Boeing Co.’s 737 Max can safely return to the skies with an extensive package of fixes, U.S. regulators ruled, after a scarring 20-month hiatus prompted by a pair of fatal crashes.
The actions announced Wednesday on the Federal Aviation Administration’s website mark the end to the longest grounding of a jetliner in U.S. history and set the stage for airlines and other regulators around the world to resume passenger service with the plane.
Boeing shares jumped 5.3% to $221.27 in pre-market New York trading. Through Tuesday, they had lost 50% of their value since the March 10, 2019 crash of an Ethiopian Airlines Group flight that triggered the global grounding of the 737 Max.

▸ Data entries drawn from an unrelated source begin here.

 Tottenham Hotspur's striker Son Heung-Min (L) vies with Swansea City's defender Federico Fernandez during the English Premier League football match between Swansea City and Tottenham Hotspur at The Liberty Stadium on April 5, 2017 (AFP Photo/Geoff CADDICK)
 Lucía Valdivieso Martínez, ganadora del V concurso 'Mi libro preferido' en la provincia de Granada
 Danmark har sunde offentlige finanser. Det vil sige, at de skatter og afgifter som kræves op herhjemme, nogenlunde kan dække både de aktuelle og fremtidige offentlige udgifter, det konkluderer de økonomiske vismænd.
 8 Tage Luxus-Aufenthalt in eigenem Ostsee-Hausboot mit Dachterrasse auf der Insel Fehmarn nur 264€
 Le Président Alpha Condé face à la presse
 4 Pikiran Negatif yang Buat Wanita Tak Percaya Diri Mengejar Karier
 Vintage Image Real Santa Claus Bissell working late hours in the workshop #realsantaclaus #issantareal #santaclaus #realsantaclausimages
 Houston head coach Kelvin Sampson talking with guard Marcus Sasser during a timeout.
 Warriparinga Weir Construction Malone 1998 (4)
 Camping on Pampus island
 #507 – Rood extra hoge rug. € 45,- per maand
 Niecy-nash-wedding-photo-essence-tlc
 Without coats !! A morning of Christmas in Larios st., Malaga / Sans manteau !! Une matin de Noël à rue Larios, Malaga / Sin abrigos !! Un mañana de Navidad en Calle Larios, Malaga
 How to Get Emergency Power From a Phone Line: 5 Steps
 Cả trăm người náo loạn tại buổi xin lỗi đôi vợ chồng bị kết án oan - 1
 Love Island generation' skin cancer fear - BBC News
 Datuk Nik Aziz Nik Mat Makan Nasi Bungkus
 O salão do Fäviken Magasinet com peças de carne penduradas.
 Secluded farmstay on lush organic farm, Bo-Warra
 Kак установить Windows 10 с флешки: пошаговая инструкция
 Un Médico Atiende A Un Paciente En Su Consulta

The FAA action is a dramatic turning point for Boeing after more than two years of bad news surrounding its best-selling model. But the aircraft’s return won’t mean an immediate end to the controversy or a cash infusion for the company’s suffering bottom line.
A criminal probe by the U.S. Justice Department continues. Frayed relations with the FAA threaten to result in fines or other penalties and the Securities and Exchange Commission also has an open investigation. Meanwhile, the Covid-19 pandemic has crushed the airline industry, prompting airlines to cancel orders for the Max and thwarting Boeing’s plans to quickly reverse its losses.
“It’s Boeing’s most important program and the United States’ most important manufactured product, but you couldn’t ask for a worse market right now,” Richard Aboulafia, aerospace analyst with Teal Group, said in an interview before the FAA’s move. “It’s not a question of opening the floodgates and watching the cash pour in the way it would’ve been a year ago.”
The FAA is requiring repairs to a safety system that went haywire in the two crashes and multiple other flaws discovered during months of reviews. It is also mandating new pilot training for the Max focusing on issues that arose in the accidents. (end of excerpt)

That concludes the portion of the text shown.